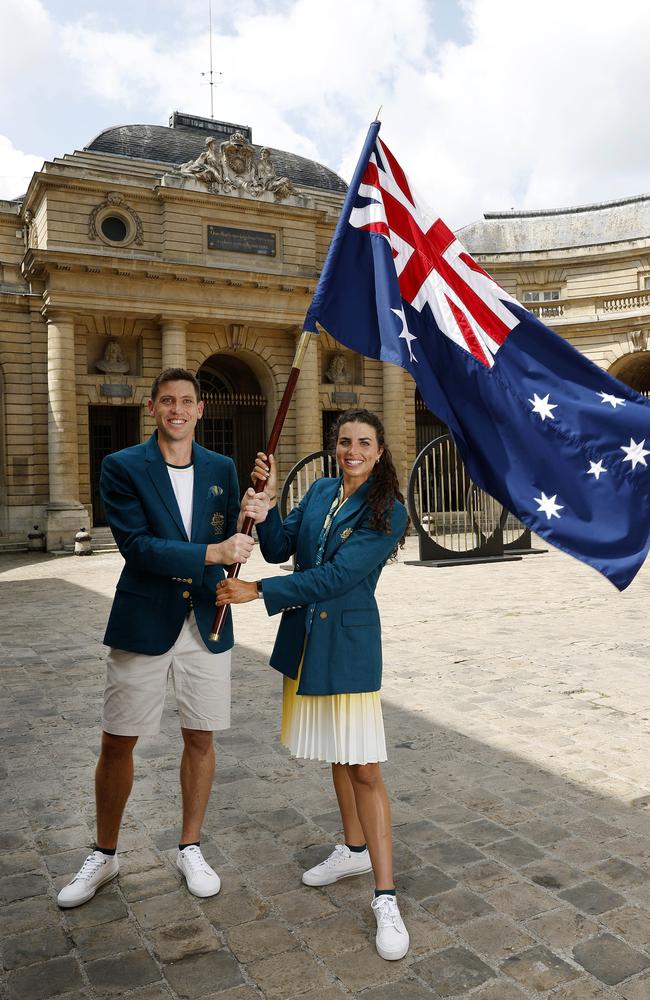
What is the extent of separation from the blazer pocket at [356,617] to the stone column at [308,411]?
21.1 m

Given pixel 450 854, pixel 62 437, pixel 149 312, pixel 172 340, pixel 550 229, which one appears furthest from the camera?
pixel 550 229

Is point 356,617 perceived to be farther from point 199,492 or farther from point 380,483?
point 199,492

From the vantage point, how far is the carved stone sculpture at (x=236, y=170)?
22.9 metres

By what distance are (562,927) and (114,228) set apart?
22.4 m

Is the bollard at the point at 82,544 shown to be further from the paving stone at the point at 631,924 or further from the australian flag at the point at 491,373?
the paving stone at the point at 631,924

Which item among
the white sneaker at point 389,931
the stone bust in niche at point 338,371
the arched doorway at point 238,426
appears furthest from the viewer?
the stone bust in niche at point 338,371

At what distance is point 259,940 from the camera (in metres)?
2.94

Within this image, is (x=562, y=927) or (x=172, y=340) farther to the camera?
(x=172, y=340)

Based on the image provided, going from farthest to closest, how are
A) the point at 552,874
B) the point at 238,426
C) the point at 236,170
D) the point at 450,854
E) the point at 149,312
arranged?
the point at 238,426, the point at 236,170, the point at 149,312, the point at 450,854, the point at 552,874

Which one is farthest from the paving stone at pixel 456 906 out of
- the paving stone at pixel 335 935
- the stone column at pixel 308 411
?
the stone column at pixel 308 411

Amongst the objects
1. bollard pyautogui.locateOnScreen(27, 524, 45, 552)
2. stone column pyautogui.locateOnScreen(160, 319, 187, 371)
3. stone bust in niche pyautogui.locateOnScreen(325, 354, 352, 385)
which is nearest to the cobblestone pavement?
bollard pyautogui.locateOnScreen(27, 524, 45, 552)

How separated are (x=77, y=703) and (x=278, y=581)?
3.87m

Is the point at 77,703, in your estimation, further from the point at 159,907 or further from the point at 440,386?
the point at 440,386

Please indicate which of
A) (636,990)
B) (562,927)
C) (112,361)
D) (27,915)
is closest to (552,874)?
(562,927)
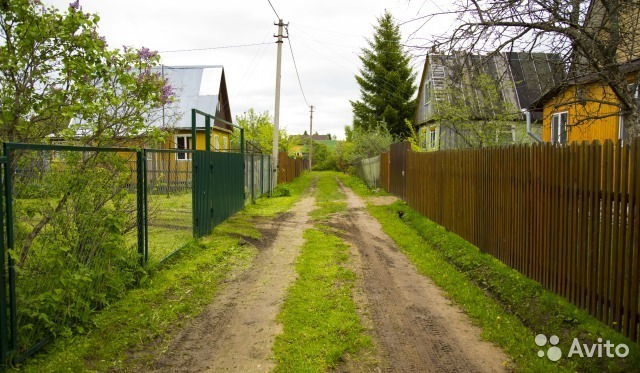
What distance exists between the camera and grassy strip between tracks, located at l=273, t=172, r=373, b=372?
4.08 meters

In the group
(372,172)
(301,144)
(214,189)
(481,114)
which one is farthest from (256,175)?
(301,144)

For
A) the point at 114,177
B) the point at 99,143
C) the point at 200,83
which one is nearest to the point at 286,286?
the point at 114,177

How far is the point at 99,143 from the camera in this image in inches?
240

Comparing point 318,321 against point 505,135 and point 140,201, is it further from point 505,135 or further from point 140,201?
point 505,135

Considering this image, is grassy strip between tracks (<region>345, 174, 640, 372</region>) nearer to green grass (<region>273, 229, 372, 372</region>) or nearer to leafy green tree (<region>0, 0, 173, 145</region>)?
green grass (<region>273, 229, 372, 372</region>)

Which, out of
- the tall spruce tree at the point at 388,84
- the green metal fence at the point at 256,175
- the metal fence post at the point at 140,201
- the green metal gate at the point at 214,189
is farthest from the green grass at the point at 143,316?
the tall spruce tree at the point at 388,84

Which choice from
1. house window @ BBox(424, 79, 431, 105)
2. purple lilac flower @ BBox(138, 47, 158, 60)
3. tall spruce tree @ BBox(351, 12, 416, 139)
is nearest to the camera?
purple lilac flower @ BBox(138, 47, 158, 60)

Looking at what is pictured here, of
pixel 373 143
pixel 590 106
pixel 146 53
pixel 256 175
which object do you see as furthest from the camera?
pixel 373 143

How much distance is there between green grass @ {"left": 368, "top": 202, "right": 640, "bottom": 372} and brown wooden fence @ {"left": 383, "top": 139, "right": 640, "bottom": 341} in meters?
0.15

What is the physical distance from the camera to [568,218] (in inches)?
189

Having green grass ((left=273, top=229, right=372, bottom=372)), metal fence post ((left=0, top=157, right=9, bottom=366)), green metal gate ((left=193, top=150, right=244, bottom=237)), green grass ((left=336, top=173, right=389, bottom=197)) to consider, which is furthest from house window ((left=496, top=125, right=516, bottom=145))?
metal fence post ((left=0, top=157, right=9, bottom=366))

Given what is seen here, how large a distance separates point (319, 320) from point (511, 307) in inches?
86.2

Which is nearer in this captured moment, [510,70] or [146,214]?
[146,214]

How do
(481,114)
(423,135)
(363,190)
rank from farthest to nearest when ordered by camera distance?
(423,135) < (363,190) < (481,114)
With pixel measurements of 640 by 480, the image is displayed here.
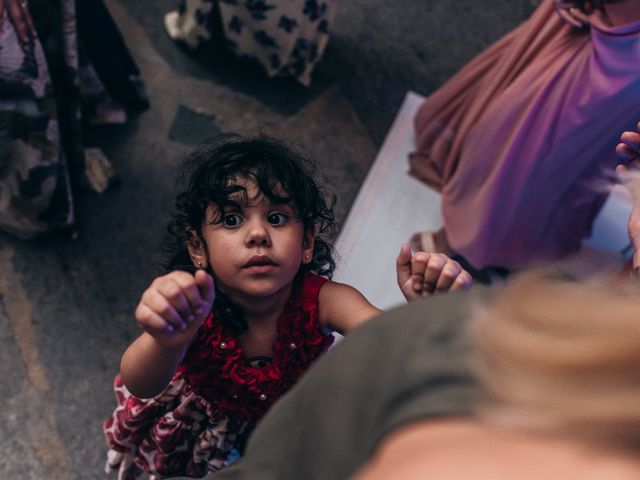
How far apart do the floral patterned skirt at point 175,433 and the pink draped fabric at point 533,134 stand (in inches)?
31.4

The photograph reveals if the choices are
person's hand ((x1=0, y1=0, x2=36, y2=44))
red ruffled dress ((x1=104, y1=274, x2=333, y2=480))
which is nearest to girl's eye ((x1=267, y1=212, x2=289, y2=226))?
red ruffled dress ((x1=104, y1=274, x2=333, y2=480))

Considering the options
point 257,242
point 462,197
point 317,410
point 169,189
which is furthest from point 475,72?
point 317,410

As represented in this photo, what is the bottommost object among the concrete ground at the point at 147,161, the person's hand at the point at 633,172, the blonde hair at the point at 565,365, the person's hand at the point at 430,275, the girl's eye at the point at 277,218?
the concrete ground at the point at 147,161

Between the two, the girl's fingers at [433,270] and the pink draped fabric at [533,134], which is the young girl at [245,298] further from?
the pink draped fabric at [533,134]

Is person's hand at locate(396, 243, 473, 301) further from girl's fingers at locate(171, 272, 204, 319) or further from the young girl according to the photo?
girl's fingers at locate(171, 272, 204, 319)

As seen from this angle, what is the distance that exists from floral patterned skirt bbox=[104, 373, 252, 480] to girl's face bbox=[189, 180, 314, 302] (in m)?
0.23

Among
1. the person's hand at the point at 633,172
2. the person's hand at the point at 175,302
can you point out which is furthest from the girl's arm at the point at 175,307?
the person's hand at the point at 633,172

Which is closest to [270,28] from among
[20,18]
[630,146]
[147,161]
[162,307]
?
[147,161]

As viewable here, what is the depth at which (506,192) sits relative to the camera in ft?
4.48

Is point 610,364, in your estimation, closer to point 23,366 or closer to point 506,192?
point 506,192

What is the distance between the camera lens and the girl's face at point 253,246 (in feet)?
2.47

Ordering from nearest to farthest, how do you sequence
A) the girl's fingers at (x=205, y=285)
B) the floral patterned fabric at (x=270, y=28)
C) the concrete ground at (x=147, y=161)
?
the girl's fingers at (x=205, y=285) < the concrete ground at (x=147, y=161) < the floral patterned fabric at (x=270, y=28)

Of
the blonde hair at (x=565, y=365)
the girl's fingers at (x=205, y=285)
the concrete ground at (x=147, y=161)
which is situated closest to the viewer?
the blonde hair at (x=565, y=365)

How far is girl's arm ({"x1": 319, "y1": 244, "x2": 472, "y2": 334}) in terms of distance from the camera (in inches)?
27.9
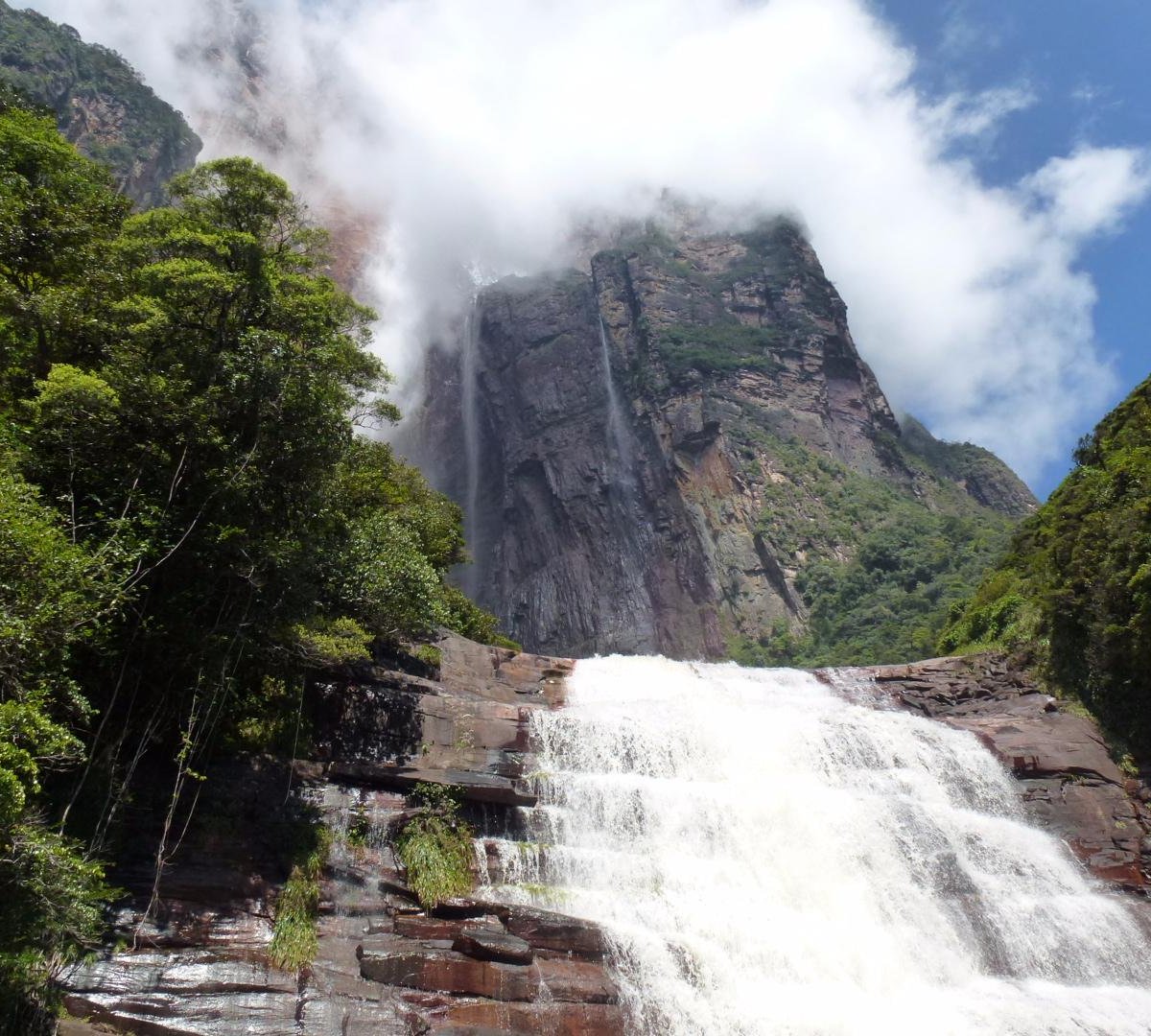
────────────────────────────────────────
§ What you should do:
Please turn every line of the records above into a numbered list, leaving out the blank lines and the pictures.

§ Final result:
1. What is the extent of separation from the blazer pocket at [356,617] to the stone column at [308,411]?
2. 21.1 m
3. Given pixel 450 854, pixel 62 437, pixel 149 312, pixel 172 340, pixel 550 229, which one appears furthest from the camera?
4. pixel 550 229
5. Is point 356,617 perceived to be farther from point 199,492 or farther from point 380,483?
6. point 199,492
7. From the vantage point, how far is the carved stone sculpture at (x=236, y=170)?
8. 22.9 metres
9. By what distance are (562,927) and (114,228) set apart?
10. 22.4 m
11. Is the bollard at the point at 82,544 shown to be further from the paving stone at the point at 631,924 or further from the australian flag at the point at 491,373?
12. the paving stone at the point at 631,924
13. Which item among
14. the white sneaker at point 389,931
15. the stone bust in niche at point 338,371
16. the arched doorway at point 238,426
17. appears furthest from the viewer?
18. the stone bust in niche at point 338,371
19. At what distance is point 259,940 from the camera (in metres)?
20. 2.94
21. Within this image, is (x=562, y=927) or (x=172, y=340) farther to the camera?
22. (x=172, y=340)
23. Based on the image provided, going from farthest to closest, how are
24. A) the point at 552,874
25. B) the point at 238,426
26. C) the point at 236,170
27. D) the point at 450,854
28. E) the point at 149,312
29. arranged?
30. the point at 238,426, the point at 236,170, the point at 149,312, the point at 450,854, the point at 552,874
31. Which one is farthest from the paving stone at pixel 456 906 out of
32. - the paving stone at pixel 335 935
33. - the stone column at pixel 308 411
34. ?
35. the stone column at pixel 308 411
36. Amongst the objects
37. 1. bollard pyautogui.locateOnScreen(27, 524, 45, 552)
38. 2. stone column pyautogui.locateOnScreen(160, 319, 187, 371)
39. 3. stone bust in niche pyautogui.locateOnScreen(325, 354, 352, 385)
40. which is nearest to the cobblestone pavement?
41. bollard pyautogui.locateOnScreen(27, 524, 45, 552)
42. How separated are (x=77, y=703) and (x=278, y=581)?
43. 3.87m
44. Is the point at 77,703, in your estimation, further from the point at 159,907 or further from the point at 440,386?
45. the point at 440,386
46. Please indicate which of
47. A) (636,990)
48. B) (562,927)
49. C) (112,361)
50. D) (27,915)
51. is closest to (552,874)?
52. (562,927)
53. What distance exists between the camera and grassy strip between tracks, located at l=273, t=172, r=373, b=372?
54. 4.08 meters
55. In the group
56. (372,172)
57. (301,144)
58. (214,189)
59. (481,114)
60. which one is farthest from (256,175)?
61. (301,144)
62. For
63. A) the point at 114,177
64. B) the point at 99,143
65. C) the point at 200,83
66. which one is nearest to the point at 286,286?
67. the point at 114,177
68. How far is the point at 99,143 from the camera in this image in inches?
69. 240
70. Comparing point 318,321 against point 505,135 and point 140,201, is it further from point 505,135 or further from point 140,201?
71. point 505,135
72. Considering this image, is grassy strip between tracks (<region>345, 174, 640, 372</region>) nearer to green grass (<region>273, 229, 372, 372</region>) or nearer to leafy green tree (<region>0, 0, 173, 145</region>)?
73. green grass (<region>273, 229, 372, 372</region>)
74. Which, out of
75. - the tall spruce tree at the point at 388,84
76. - the green metal fence at the point at 256,175
77. - the metal fence post at the point at 140,201
78. - the green metal gate at the point at 214,189
79. is farthest from the green grass at the point at 143,316?
80. the tall spruce tree at the point at 388,84
81. Which choice from
82. 1. house window @ BBox(424, 79, 431, 105)
83. 2. purple lilac flower @ BBox(138, 47, 158, 60)
84. 3. tall spruce tree @ BBox(351, 12, 416, 139)
85. is nearest to the camera?
86. purple lilac flower @ BBox(138, 47, 158, 60)
87. Looking at what is pictured here, of
88. pixel 373 143
89. pixel 590 106
90. pixel 146 53
91. pixel 256 175
92. which object do you see as furthest from the camera?
93. pixel 373 143
94. How much distance is there between green grass @ {"left": 368, "top": 202, "right": 640, "bottom": 372} and brown wooden fence @ {"left": 383, "top": 139, "right": 640, "bottom": 341} in meters?
95. 0.15
96. What is the physical distance from the camera to [568,218] (in inches)?
97. 189
98. Having green grass ((left=273, top=229, right=372, bottom=372)), metal fence post ((left=0, top=157, right=9, bottom=366)), green metal gate ((left=193, top=150, right=244, bottom=237)), green grass ((left=336, top=173, right=389, bottom=197)) to consider, which is furthest from house window ((left=496, top=125, right=516, bottom=145))?
99. metal fence post ((left=0, top=157, right=9, bottom=366))
100. Given what is seen here, how large a distance separates point (319, 320) from point (511, 307) in inches?
101. 86.2
102. Which is nearer in this captured moment, [510,70] or [146,214]?
103. [146,214]
104. How do
105. (481,114)
106. (423,135)
107. (363,190)
108. rank from farthest to nearest when ordered by camera distance?
109. (423,135) < (363,190) < (481,114)
110. With pixel measurements of 640 by 480, the image is displayed here.
111. How far apart do the floral patterned skirt at point 175,433 and the pink draped fabric at point 533,134 stand (in inches)?
112. 31.4
113. The photograph reveals if the choices are
114. person's hand ((x1=0, y1=0, x2=36, y2=44))
115. red ruffled dress ((x1=104, y1=274, x2=333, y2=480))
116. which is nearest to girl's eye ((x1=267, y1=212, x2=289, y2=226))?
117. red ruffled dress ((x1=104, y1=274, x2=333, y2=480))
118. Considering the options
119. point 257,242
120. point 462,197
121. point 317,410
122. point 169,189
123. which is furthest from point 475,72?
124. point 317,410
125. As represented in this photo, what is the bottommost object among the concrete ground at the point at 147,161, the person's hand at the point at 633,172, the blonde hair at the point at 565,365, the person's hand at the point at 430,275, the girl's eye at the point at 277,218?
126. the concrete ground at the point at 147,161
127. Between the two, the girl's fingers at [433,270] and the pink draped fabric at [533,134], which is the young girl at [245,298] further from?
128. the pink draped fabric at [533,134]
129. Is person's hand at locate(396, 243, 473, 301) further from girl's fingers at locate(171, 272, 204, 319) or further from the young girl according to the photo?
130. girl's fingers at locate(171, 272, 204, 319)
131. As seen from this angle, what is the distance that exists from floral patterned skirt bbox=[104, 373, 252, 480] to girl's face bbox=[189, 180, 314, 302] (in m)?
132. 0.23
133. Among
134. 1. the person's hand at the point at 633,172
135. 2. the person's hand at the point at 175,302
136. can you point out which is furthest from the girl's arm at the point at 175,307?
137. the person's hand at the point at 633,172
138. Which is closest to [270,28] from among
139. [20,18]
140. [630,146]
141. [147,161]
142. [162,307]
143. ?
144. [147,161]
145. As viewable here, what is the depth at which (506,192) sits relative to the camera in ft?
146. 4.48
147. Is point 610,364, in your estimation, closer to point 23,366 or closer to point 506,192?
148. point 506,192
149. What is the distance between the camera lens and the girl's face at point 253,246 (in feet)?
150. 2.47
151. Ordering from nearest to farthest, how do you sequence
152. A) the girl's fingers at (x=205, y=285)
153. B) the floral patterned fabric at (x=270, y=28)
154. C) the concrete ground at (x=147, y=161)
155. ?
156. the girl's fingers at (x=205, y=285) < the concrete ground at (x=147, y=161) < the floral patterned fabric at (x=270, y=28)
157. Of
158. the blonde hair at (x=565, y=365)
159. the girl's fingers at (x=205, y=285)
160. the concrete ground at (x=147, y=161)
161. which is situated closest to the viewer?
162. the blonde hair at (x=565, y=365)
163. How far is girl's arm ({"x1": 319, "y1": 244, "x2": 472, "y2": 334}) in terms of distance from the camera (in inches)?
164. 27.9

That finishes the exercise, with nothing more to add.